* What is being asked *
Format the records from the first line through the line containing "What is the highest value shown on the vertical axis? 180", with both ends included, as a JSON list of strings, one string per line and blank lines omitted.

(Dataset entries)
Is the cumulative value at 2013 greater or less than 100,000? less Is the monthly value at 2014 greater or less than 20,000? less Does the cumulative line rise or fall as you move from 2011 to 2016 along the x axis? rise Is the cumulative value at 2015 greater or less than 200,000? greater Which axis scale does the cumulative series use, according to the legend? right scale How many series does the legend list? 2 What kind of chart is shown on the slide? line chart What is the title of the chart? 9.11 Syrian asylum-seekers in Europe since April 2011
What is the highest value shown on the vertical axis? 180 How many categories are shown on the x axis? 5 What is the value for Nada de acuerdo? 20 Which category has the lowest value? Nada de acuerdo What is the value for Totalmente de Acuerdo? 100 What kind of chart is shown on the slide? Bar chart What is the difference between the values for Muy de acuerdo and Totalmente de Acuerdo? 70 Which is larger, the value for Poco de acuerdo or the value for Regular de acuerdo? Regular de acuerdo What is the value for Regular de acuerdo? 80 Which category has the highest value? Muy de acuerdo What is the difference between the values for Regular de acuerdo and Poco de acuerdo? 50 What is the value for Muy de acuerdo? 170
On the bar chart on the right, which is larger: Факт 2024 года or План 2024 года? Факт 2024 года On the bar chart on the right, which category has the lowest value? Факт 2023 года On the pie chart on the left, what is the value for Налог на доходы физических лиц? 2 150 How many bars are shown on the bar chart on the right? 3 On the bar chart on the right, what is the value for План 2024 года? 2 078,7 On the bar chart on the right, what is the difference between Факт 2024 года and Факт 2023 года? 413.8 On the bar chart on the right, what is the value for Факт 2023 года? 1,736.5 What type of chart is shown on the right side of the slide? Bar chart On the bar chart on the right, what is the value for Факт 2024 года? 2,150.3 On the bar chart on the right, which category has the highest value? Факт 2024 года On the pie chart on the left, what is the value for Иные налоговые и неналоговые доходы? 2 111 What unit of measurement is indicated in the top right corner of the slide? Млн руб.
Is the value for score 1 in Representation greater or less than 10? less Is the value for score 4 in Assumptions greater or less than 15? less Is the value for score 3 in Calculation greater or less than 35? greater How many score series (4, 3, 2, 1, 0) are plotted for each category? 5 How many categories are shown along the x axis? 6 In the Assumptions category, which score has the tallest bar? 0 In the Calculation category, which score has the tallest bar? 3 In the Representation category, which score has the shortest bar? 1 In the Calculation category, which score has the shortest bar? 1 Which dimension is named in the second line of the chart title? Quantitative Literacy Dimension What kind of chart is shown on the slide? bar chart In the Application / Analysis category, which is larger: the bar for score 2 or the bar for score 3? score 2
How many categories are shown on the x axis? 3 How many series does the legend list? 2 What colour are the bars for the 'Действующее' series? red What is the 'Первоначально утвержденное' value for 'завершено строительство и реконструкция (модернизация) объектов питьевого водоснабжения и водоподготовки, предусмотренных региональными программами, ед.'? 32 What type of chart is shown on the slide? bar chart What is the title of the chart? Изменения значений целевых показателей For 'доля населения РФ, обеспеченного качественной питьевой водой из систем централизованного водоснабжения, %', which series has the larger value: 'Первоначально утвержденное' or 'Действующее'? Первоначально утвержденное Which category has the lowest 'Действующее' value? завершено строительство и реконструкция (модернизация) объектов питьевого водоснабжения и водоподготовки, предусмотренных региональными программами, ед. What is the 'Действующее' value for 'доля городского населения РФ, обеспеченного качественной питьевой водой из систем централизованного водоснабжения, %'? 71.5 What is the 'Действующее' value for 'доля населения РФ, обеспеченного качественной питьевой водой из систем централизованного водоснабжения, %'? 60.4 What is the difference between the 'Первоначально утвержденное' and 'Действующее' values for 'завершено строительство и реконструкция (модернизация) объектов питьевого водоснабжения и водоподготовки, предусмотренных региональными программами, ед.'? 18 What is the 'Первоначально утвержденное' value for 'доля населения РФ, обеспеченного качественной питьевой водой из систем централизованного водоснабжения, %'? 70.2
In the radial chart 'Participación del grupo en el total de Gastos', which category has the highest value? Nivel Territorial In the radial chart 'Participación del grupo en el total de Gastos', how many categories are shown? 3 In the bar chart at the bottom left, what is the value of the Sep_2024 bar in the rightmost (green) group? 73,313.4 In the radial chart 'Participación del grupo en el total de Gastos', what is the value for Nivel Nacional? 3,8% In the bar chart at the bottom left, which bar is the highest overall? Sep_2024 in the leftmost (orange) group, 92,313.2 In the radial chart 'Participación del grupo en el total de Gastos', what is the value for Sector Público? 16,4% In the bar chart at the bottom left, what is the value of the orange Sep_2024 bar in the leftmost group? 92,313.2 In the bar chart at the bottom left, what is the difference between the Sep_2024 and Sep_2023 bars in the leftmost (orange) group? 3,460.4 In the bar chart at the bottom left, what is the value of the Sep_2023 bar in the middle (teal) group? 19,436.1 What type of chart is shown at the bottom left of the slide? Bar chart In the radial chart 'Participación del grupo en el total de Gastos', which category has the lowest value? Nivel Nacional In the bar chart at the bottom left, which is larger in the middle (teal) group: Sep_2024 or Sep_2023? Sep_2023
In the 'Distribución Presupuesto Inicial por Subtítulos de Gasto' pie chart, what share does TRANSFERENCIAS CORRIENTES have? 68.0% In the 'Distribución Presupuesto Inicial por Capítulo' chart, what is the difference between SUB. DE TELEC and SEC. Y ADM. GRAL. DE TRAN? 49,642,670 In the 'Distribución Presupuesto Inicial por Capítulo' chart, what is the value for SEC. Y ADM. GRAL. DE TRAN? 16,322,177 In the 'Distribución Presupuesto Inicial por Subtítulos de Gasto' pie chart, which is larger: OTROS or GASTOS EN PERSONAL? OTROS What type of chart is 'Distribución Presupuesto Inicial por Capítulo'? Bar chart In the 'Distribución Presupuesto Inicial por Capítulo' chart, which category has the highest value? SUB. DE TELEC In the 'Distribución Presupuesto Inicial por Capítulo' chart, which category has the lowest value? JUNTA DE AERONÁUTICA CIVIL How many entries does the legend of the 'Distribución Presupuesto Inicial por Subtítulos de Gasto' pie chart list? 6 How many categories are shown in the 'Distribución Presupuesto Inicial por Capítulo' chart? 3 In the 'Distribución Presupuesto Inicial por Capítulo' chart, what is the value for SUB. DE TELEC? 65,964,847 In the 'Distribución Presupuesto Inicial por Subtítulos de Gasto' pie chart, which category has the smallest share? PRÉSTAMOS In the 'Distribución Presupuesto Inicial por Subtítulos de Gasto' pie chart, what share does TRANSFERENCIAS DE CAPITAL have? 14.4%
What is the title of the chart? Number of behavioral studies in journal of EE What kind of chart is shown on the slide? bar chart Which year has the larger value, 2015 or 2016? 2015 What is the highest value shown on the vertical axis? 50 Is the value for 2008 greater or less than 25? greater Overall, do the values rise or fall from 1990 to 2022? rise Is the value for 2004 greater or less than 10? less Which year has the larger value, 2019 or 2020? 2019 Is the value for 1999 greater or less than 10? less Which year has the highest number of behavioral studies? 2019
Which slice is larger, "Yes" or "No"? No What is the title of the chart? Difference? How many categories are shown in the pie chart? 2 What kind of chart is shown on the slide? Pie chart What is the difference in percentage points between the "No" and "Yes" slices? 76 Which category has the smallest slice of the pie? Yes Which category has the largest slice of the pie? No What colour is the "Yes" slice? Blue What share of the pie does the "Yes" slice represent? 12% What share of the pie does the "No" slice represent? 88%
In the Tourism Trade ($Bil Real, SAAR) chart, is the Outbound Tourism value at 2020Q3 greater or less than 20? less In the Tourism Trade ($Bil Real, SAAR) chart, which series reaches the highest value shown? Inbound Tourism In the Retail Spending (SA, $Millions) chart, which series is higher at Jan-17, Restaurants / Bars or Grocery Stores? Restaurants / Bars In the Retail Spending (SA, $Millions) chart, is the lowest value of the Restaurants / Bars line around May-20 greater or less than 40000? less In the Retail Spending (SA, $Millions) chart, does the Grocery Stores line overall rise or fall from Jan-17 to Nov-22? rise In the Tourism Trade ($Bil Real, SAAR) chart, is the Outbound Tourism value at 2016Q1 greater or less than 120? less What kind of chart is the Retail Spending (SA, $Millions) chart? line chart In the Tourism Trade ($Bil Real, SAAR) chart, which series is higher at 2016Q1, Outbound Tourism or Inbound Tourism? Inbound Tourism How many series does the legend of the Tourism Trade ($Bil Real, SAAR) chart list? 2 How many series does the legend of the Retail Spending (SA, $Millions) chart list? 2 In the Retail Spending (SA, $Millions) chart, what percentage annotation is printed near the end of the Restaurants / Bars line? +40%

* Response area *
[
  "Is the cumulative value at 2013 greater or less than 100,000? less Is the monthly value at 2014 greater or less than 20,000? less Does the cumulative line rise or fall as you move from 2011 to 2016 along the x axis? rise Is the cumulative value at 2015 greater or less than 200,000? greater Which axis scale does the cumulative series use, according to the legend? right scale How many series does the legend list? 2 What kind of chart is shown on the slide? line chart What is the title of the chart? 9.11 Syrian asylum-seekers in Europe since April 2011",
  "What is the highest value shown on the vertical axis? 180 How many categories are shown on the x axis? 5 What is the value for Nada de acuerdo? 20 Which category has the lowest value? Nada de acuerdo What is the value for Totalmente de Acuerdo? 100 What kind of chart is shown on the slide? Bar chart What is the difference between the values for Muy de acuerdo and Totalmente de Acuerdo? 70 Which is larger, the value for Poco de acuerdo or the value for Regular de acuerdo? Regular de acuerdo What is the value for Regular de acuerdo? 80 Which category has the highest value? Muy de acuerdo What is the difference between the values for Regular de acuerdo and Poco de acuerdo? 50 What is the value for Muy de acuerdo? 170"
]